The Numbers Don’t Lie

Here’s what being a working mother looks like in Australia in 2025:

  • There are 1.1 million one-parent families, and 83% of them are led by single mothers. Almost 400,000 of these women are holding down jobs while carrying the weight of it all alone.

  • Single mums aren’t just tired, they’re struggling. 38% report poor mental health, compared to 18% of partnered mums. That’s double. And for many, it doesn’t get better a year on.

  • Mothers who do work still get punished. Women’s earnings drop by 55% within five years of having a child. Fathers? No real change.

So much for equality.

The Superannuation Sting

And then there’s the insult that cuts the deepest: money. Until July 2025, mums in Australia got no superannuation on government-funded parental leave. None. Meaning that every time you had a baby, you paid for it with your retirement - raise your hand is this impacted you *my hand is in the air, and my soul rages for it!

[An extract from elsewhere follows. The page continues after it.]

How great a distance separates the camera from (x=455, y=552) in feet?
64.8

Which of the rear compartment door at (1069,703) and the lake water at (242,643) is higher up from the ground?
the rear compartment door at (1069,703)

On average, women retire with 35–42% less super than men. Why? Because we’re punished for motherhood. Because raising the next generation comes at the expense of our own future.

The reform coming next year, finally adding 12% super to paid parental leave is a MASSIVE win. But it’s late. Too late for the generations of mothers who’ve already missed out *hand still in air and soul still raging for me and all of those with me.

Mum Guilt: The Unpaid Overtime

Then there’s the guilt. The invisible weight you carry between boardrooms and bedrooms. Your son is the last kid to be picked up from daycare. You’re snappy because you just got another ‘urgent’ or ‘important’ calander invite outside of your work hours. The guilt that hums beneath every “Yes, I can stay late” and every “Not now, sweetheart.”

It doesn’t matter if you’re in a high-rise office or working shifts; the guilt doesn’t clock off.

Confidence: Death by a Thousand Cuts

And when something does slip through the cracks, a missed deadline, a forgotten.. somthing, it isn’t just a mistake. It’s confirmation of the story the world has already written about mothers: that we can’t keep up. That we’re unreliable.

Over time, that story eats away at your confidence until you’re second-guessing decisions you would have once made without hesitation.

The Unspoken Reality

This is the truth about being a working mum in 2025:

We are always apologising, but rarely to ourselves.
We are always patient, but never with ourselves.
We are carrying two full-time jobs in one body, while the system shrugs and calls it “balance.”

Here’s What Needs to Change

Stop telling women to lean in. Stop applauding “family-friendly policies” that don’t account for superannuation, or job security, or the reality of single mothers. Stop patting us on the back for surviving in a system designed without us in mind.

Being a working mother isn’t weakness; it’s resilience that deserves more than crumbs.

It deserves equity. It deserves respect. It deserves a future where we stop saying sorry and start demanding better.

For you, the mother. For me, the mother. For the daughters yet to be mothers. For all of us. We deserve better.